יהוה לא יעזבנו בידו ולא ירשיענו בהשפטו׃
34 Blijf op Jahweh vertrouwen, En bewandel zijn wegen; Dan stelt Hij u in het bezit van het Land, En zult gij de verdelging der zondaars aanschouwen.
קוה אל יהוה ושמר דרכו וירוממך לרשת ארץ בהכרת רשעים תראה׃
35 Ik heb een zondaar gezien in zijn vermetele trots, Hoog als een Libanon-ceder;
ראיתי רשע עריץ ומתערה כאזרח רענן׃
36 Ik ging voorbij: zie, hij was er niet meer; Ik zocht hem, hij was niet te vinden.

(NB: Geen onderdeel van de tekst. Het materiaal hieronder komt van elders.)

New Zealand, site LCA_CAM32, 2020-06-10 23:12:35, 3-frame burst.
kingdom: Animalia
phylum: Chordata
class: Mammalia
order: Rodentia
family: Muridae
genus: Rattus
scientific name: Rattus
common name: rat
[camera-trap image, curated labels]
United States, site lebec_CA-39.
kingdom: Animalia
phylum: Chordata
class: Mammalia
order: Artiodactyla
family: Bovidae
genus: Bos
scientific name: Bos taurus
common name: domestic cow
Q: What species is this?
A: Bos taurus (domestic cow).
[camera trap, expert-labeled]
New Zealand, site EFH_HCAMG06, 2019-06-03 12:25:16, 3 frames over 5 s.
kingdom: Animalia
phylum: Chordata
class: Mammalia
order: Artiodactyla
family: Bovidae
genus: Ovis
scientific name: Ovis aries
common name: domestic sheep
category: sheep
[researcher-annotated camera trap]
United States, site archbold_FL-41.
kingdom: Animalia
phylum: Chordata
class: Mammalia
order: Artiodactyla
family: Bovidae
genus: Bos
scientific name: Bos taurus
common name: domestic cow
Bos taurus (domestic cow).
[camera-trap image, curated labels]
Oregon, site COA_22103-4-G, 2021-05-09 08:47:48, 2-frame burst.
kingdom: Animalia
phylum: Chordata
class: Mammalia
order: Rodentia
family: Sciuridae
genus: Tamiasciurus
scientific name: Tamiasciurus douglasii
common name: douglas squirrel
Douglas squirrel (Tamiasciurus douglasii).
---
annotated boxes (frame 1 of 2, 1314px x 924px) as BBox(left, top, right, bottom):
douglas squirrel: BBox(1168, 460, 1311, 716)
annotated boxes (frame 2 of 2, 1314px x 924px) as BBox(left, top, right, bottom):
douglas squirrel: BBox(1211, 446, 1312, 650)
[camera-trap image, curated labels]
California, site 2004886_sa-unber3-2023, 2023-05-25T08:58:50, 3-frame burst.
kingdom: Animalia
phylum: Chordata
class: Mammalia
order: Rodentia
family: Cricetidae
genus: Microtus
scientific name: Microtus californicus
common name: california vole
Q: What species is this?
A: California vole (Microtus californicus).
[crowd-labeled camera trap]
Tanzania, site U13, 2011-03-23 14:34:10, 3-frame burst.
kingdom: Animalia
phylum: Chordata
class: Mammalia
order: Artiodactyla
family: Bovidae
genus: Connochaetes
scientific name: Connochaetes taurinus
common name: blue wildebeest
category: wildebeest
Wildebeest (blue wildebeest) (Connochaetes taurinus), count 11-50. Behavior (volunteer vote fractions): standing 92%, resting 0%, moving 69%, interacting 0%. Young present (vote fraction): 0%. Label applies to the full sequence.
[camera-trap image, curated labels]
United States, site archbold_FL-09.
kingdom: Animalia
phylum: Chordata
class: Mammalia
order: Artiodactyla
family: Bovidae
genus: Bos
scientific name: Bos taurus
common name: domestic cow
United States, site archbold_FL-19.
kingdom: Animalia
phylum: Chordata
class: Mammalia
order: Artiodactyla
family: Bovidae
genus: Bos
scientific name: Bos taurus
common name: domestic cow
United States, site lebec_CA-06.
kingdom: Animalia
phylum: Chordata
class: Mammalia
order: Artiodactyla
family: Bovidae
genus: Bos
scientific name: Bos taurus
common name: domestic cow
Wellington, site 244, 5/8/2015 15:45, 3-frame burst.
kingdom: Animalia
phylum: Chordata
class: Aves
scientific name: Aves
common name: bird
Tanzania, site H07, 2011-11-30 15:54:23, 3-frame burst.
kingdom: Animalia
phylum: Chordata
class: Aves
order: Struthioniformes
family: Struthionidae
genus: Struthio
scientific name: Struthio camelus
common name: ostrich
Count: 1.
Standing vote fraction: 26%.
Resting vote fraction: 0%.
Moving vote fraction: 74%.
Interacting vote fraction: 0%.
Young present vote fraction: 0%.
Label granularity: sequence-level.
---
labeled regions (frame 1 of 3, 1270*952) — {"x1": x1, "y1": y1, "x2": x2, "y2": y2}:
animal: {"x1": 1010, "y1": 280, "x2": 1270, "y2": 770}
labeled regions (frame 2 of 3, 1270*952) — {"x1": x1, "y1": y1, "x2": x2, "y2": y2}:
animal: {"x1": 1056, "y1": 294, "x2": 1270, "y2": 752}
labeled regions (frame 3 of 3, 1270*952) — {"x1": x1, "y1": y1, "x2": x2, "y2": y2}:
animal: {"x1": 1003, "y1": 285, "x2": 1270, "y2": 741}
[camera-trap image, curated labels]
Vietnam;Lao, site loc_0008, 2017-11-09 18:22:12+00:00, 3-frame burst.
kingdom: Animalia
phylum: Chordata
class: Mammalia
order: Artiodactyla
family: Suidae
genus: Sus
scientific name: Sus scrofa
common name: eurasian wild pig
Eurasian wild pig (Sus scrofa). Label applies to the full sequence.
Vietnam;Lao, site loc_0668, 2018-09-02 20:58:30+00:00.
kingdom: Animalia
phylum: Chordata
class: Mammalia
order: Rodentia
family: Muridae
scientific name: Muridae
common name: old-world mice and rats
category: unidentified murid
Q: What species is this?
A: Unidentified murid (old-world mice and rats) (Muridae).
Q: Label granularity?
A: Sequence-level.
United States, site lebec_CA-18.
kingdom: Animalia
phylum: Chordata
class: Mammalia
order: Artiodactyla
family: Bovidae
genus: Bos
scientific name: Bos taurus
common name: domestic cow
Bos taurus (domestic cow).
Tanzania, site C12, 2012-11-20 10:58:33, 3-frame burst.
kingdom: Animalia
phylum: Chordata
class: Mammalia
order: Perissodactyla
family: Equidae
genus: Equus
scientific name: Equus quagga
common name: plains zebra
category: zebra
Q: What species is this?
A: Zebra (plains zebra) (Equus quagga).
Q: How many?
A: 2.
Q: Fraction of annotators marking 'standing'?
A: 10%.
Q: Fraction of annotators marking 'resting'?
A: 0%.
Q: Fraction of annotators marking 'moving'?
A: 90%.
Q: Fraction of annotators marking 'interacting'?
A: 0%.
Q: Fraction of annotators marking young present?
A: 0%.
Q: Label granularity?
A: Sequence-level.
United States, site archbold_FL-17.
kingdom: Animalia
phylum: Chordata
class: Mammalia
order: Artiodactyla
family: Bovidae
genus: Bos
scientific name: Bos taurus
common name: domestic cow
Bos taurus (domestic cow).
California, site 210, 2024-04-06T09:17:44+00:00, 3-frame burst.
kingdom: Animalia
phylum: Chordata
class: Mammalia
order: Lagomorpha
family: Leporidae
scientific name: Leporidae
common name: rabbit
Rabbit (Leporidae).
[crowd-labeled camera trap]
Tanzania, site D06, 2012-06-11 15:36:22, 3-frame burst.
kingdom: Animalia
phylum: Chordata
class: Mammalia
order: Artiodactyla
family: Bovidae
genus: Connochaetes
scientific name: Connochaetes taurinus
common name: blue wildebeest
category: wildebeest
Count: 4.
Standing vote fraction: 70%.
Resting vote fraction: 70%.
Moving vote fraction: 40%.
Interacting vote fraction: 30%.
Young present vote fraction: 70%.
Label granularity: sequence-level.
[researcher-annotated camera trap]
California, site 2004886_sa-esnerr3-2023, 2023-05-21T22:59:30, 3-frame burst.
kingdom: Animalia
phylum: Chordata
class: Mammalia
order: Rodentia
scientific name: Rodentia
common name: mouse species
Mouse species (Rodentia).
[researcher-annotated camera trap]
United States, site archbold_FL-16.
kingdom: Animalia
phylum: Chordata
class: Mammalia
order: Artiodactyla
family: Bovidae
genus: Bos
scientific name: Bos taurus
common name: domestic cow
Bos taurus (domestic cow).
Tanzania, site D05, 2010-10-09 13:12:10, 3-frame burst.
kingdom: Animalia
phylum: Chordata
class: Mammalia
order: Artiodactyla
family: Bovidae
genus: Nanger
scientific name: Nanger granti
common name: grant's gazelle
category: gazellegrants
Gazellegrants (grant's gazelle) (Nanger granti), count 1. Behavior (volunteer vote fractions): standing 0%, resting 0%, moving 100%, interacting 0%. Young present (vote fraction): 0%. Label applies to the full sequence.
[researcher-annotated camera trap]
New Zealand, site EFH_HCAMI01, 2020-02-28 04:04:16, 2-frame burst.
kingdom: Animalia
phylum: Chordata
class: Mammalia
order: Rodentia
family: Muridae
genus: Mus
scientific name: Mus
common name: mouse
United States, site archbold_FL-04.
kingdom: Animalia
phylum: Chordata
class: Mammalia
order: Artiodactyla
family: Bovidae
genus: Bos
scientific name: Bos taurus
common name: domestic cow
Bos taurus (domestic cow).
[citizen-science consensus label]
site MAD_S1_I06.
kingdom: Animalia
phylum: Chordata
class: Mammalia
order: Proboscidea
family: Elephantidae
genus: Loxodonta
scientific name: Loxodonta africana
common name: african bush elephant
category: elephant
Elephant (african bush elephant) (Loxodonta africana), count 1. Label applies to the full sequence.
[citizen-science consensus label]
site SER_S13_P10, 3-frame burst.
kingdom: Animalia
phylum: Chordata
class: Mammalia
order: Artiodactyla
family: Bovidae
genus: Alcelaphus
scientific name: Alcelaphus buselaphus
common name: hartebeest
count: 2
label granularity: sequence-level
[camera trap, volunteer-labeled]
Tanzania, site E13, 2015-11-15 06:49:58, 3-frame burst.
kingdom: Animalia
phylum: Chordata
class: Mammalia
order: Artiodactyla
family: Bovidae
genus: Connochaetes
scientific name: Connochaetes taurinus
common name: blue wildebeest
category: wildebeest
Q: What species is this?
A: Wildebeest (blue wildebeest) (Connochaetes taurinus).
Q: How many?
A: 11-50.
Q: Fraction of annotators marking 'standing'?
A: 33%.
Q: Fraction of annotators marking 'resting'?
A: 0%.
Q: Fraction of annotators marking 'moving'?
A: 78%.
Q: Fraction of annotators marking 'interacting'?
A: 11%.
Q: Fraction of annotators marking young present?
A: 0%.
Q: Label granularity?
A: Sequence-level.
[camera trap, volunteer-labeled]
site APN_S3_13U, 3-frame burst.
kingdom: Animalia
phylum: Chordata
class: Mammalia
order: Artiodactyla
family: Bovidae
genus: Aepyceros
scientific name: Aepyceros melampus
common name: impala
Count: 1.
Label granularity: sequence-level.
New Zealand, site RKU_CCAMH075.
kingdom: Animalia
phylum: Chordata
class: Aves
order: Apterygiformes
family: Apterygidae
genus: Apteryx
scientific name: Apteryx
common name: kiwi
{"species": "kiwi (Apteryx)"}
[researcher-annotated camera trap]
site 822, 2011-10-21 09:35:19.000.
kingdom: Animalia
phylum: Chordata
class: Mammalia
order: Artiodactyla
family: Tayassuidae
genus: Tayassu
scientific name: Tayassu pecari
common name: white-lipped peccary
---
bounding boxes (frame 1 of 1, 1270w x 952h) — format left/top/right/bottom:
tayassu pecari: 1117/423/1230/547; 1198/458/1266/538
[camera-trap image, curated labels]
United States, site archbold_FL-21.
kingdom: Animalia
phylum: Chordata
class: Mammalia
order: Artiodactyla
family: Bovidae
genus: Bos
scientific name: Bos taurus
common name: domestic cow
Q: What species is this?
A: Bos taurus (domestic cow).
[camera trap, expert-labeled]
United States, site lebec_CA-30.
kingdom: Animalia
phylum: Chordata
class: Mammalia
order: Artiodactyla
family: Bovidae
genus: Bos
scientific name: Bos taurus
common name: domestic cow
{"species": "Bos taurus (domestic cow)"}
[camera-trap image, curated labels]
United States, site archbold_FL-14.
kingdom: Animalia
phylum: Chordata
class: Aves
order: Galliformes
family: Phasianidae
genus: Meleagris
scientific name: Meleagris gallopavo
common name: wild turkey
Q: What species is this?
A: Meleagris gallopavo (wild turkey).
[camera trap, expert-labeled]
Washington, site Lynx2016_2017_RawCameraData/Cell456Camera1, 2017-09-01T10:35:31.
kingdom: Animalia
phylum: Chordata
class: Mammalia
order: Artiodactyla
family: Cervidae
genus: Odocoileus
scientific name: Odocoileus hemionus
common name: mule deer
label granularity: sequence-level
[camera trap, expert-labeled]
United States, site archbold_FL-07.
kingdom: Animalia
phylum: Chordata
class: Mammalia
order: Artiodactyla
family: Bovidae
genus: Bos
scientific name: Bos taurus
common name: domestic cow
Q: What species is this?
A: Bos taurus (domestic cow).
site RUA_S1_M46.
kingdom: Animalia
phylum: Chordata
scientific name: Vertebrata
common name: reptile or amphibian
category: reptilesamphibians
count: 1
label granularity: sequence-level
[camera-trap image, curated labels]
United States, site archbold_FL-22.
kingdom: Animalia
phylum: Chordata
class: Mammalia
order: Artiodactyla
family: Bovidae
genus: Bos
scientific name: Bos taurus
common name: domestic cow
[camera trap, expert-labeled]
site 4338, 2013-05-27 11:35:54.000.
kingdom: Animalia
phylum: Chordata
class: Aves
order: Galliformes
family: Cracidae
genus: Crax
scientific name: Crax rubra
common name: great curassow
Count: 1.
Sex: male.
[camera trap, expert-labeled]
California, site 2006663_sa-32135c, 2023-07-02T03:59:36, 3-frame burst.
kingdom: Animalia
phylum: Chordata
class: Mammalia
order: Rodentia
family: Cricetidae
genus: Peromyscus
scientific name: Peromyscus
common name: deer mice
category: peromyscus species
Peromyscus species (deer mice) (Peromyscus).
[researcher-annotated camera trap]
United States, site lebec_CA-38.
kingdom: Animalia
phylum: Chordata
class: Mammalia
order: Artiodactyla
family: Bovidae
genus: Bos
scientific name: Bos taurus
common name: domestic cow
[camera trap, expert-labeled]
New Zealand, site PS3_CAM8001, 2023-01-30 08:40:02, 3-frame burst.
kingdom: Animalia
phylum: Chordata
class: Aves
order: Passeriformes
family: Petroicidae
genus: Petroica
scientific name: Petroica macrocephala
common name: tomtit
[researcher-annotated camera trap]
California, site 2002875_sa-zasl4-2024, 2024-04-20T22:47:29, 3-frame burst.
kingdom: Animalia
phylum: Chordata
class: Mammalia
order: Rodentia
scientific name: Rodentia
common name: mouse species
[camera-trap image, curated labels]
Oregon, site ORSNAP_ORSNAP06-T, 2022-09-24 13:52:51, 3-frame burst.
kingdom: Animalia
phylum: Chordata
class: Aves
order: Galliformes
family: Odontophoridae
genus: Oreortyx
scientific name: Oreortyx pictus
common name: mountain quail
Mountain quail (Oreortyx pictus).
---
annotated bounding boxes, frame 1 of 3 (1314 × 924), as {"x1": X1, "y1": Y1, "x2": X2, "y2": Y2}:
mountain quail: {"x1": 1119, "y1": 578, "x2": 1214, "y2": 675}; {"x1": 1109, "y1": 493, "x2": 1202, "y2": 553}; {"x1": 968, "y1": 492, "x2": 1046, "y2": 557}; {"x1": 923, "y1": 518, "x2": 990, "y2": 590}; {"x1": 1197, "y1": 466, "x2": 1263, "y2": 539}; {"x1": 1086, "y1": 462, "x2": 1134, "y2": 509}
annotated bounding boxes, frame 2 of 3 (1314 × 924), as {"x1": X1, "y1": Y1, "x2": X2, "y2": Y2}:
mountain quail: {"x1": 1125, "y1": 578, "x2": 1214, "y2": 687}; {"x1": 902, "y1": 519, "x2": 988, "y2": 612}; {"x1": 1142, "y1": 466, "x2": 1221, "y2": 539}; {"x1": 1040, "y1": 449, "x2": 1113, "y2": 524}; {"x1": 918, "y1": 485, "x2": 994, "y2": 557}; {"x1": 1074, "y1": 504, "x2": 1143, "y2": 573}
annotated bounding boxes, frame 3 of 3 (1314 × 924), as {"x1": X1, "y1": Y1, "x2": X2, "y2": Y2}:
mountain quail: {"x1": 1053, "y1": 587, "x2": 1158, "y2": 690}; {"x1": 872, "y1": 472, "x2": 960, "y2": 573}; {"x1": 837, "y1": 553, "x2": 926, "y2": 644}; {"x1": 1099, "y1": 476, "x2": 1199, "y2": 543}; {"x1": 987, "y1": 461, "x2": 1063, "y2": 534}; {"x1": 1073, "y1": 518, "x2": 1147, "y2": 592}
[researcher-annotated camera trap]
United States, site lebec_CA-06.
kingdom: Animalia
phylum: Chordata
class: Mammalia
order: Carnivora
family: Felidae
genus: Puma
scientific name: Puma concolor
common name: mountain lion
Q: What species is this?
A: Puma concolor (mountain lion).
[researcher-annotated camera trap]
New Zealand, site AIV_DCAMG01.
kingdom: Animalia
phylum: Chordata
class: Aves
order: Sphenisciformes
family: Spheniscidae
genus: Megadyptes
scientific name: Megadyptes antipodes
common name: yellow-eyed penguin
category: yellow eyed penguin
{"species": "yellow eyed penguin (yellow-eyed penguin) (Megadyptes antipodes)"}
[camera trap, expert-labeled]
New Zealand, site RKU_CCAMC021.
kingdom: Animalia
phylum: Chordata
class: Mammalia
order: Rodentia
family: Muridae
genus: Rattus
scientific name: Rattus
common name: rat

ויעבר והנה איננו ואבקשהו ולא נמצא׃
37 Geef acht op den vrome en let op den brave: Het kroost van dien man leeft in vrede;
שמר תם וראה ישר כי אחרית לאיש שלום׃
38 Maar de zondaars gaan allen te gronde, De kinderen der bozen worden vernietigd.
ופשעים נשמדו יחדו אחרית רשעים נכרתה׃
39 Jahweh is het heil van de vromen, Hun toevlucht in tijden van nood;
ותשועת צדיקים מיהוה מעוזם בעת צרה׃
40 Jahweh helpt en beschermt hen tegen de bozen, Hij redt hen, als ze vluchten tot Hem!